US proposes infra tax bill

Congressman John Delaney’s new bill includes tax code reform with the aim of encouraging infrastructure investment.

Congressman John Delaney, a Democrat representing Maryland in the US House of Representatives, has introduced the Infrastructure and Global Tax Competitiveness Act, a bill aimed at increasing infrastructure investment by reforming the corporate tax code.

Building on the framework of the Partnership to Build America Act, another bill introduced by Delaney in 2013 which has 39 Republican and 37 Democratic co-sponsors, the Infrastructure and Global Tax Competitiveness Act, goes further by including a more comprehensive tax reform component.

Under the new bill, a mandatory deemed repatriation tax of 8.75 percent – the same rate proposed by outgoing House Ways & Means Committee chairman Dave Camp – would be imposed on US corporate earnings currently held overseas. It also establishes an 18-month deadline for the passage of comprehensive or international tax reform.

“Constructive tax reform proposals have been put forward in both chambers, but Congress needs a deadline to cross the finish line,” Delaney’s office said in a statement released recently.

If reform is not enacted, a fallback option “would end deferral and establish new lower rates on international earnings, eliminating the lock-out effect that discourages repatriation and allowing for the free flow of profits back to the United States.”

The fallback option is based on “Option Z”, a framework developed by Senate Finance Chair Max Baucus but with different rates. Companies generating earnings in zero-tax jurisdictions would pay 12.25 percent tax to the US, while companies already paying the OECD average of 25 percent, would only pay an additional 2 percent to the US.

These tax revenues would then be used for a six-year reauthorization of the Highway Trust Fund, the federal government’s primary funding mechanism for surface transportation projects. The Fund, which was set to go bankrupt this past August unless Congress took action, has been made solvent through May 2015.

In addition to reauthorizing it for six years, Delaney’s new bill would also establish a bipartisan and bicameral commission charged with formulating a solution for long-term solvency of the HTF.

The proposed legislation would also capitalize the American Infrastructure Fund (AIF), a $50 billion fund, which would be leveraged to finance $750 billion of additional transportation, water, energy, communications and education infrastructure projects.
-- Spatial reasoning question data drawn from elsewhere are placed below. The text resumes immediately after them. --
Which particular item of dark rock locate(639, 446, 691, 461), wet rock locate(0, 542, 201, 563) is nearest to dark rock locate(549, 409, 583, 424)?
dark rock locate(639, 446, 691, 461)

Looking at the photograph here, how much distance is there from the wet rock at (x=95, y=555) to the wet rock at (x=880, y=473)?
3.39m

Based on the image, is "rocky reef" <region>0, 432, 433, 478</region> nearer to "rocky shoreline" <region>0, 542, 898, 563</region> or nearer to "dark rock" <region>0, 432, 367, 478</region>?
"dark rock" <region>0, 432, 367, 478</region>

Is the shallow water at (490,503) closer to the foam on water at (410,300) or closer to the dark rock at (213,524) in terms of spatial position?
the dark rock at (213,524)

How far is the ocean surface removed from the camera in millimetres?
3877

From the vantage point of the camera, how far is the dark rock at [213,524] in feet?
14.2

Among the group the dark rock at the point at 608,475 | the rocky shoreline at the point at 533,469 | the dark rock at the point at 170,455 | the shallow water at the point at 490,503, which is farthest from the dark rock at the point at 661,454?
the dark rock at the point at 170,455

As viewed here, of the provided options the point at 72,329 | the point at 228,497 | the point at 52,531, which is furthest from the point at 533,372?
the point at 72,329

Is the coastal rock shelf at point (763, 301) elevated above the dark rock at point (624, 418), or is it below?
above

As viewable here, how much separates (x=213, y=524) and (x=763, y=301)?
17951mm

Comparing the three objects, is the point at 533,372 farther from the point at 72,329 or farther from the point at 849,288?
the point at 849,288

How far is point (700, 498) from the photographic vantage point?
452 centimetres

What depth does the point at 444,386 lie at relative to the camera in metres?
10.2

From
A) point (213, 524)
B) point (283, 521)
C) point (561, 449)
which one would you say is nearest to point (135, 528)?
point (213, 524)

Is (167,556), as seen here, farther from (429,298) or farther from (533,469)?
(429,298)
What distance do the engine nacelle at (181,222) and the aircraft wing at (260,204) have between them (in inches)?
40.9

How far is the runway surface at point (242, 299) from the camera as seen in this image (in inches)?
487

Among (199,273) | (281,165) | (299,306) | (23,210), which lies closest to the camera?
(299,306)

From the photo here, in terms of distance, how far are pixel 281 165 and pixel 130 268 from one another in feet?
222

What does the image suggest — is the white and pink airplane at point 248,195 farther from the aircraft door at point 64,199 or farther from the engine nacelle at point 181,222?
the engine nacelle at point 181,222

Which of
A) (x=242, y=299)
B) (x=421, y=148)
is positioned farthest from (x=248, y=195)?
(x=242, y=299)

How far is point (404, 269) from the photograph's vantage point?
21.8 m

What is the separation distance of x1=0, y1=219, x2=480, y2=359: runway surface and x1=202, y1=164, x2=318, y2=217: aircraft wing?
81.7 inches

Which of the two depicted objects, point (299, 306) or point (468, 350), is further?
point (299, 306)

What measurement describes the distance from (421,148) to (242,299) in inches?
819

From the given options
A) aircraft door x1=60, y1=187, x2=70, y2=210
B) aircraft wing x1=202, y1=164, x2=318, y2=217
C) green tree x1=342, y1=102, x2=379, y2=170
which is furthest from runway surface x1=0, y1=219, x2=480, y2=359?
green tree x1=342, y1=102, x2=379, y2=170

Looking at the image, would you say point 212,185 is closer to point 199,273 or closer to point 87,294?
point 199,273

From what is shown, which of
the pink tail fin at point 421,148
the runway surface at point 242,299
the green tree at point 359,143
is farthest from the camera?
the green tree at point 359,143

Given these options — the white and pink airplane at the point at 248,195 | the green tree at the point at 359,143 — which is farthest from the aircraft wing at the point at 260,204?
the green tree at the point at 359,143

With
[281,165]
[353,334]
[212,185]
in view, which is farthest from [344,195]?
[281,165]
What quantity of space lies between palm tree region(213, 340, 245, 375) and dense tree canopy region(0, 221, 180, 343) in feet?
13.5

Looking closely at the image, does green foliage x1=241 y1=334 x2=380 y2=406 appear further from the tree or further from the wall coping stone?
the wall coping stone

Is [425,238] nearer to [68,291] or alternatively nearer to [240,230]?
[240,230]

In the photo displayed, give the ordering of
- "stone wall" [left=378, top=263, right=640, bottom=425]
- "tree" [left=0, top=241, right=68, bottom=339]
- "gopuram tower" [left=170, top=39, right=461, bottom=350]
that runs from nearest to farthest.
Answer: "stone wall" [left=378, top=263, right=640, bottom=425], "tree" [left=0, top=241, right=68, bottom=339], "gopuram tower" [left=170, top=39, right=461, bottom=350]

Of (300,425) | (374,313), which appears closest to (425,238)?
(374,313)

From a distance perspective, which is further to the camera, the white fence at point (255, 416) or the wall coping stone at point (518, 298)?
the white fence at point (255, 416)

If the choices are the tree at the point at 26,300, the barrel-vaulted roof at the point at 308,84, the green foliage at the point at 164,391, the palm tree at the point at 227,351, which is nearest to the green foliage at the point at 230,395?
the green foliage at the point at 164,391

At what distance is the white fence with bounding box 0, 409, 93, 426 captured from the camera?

Financing would be available only to state and local governments, according to the statement.

The creation of a $50 billion infrastructure bank had been the centerpiece of Delaney’s Partnership to Build America Act. However, under that bill, the bank would be capitalized through the sale of 50-year bonds, which US corporations would be incentivized to buy by repatriating a portion of their earnings tax-free.

The Infrastructure and Global Tax Competitiveness Act will not replace the Partnership to Build America Act, which Delaney will re-introduce in the next Congress, a spokesperson told Infrastructure Investor.

“A large bipartisan coalition has rallied behind the Partnership to Build America Act and we’ve proven that there is strong bipartisan support for tying international tax reform to new investments in infrastructure,” Delaney said in the statement. “The rising threat of corporate inversions, the looming insolvency of the Highway Trust Fund, and the daily problems caused by inadequate infrastructure all mean that we shouldn’t delay. It’s time for a new solution.”

Tying infrastructure investment to tax reform is in line with recent comments made by President Barack Obama earlier this month. At a Business Roundtable event, Obama said that tax reform was at the top of the list of issues his administration will look to tackle over the last two years of his term. Infrastructure would be part of that reform.